Running
or jogging is one of the favorite sports community because they are
easy and inexpensive. This exercise is best done in the morning. But
before doing so, pay attention to food and beverages you consume.
Eat
and drink before a morning run should be taken to ensure that your
sports activities run smoothly. One to eat or drink before a morning
run, can make your stomach becomes ill.
Here are some tips on eating and drinking before morning run :
Preparation drink before a morning run
After
sleeping 7 to 8 hours, most likely you will wake up with dehydration.
For that, at least drink 2 to 3 glasses of water immediately after you
get out of bed, especially if you want to do a morning run. Drink at
least 20 to 30 minutes before you jog.
If
you're not well hydrated before the morning run, then it will increase
the likelihood of dehydration, leading to poor performance and a myriad
of other problems. Relying on thirst as an indicator of dehydration is
not enough. If you are thirsty, then you're already dehydrated.
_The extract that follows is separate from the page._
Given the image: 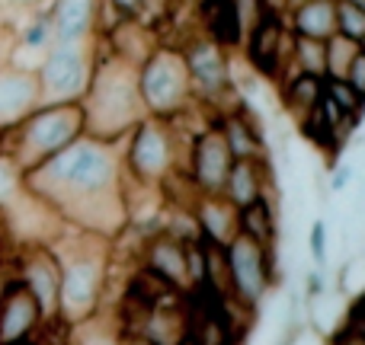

Eat right before the morning run
Many
people start running in the morning on an empty stomach. But it is a
big mistake. Exercise on an empty stomach is a bad idea. Of course, in
the morning almost everyone does not have enough time to eat and digest
food. In fact, a heavy meal can cause discomfort and stress during
running gastronomical.
You
can at least try to eat something light like a banana or cereal energy,
so it does not exercise on an empty stomach. The body needs fuel to go
jogging, exercising on an empty stomach then it will most likely make
you lethargic, nauseous and unable to do their best.
However,
if you plan to do a long morning run, then you need to refuel more
before the morning run. You can eat complex carbohydrates and proteins,
such as brown rice, whole wheat pasta, whole grain products, potatoes,
fish or egg whites.
Avoid foods that can upset your stomach or cause gastronomical stress, such as high-fiber foods and fatty foods.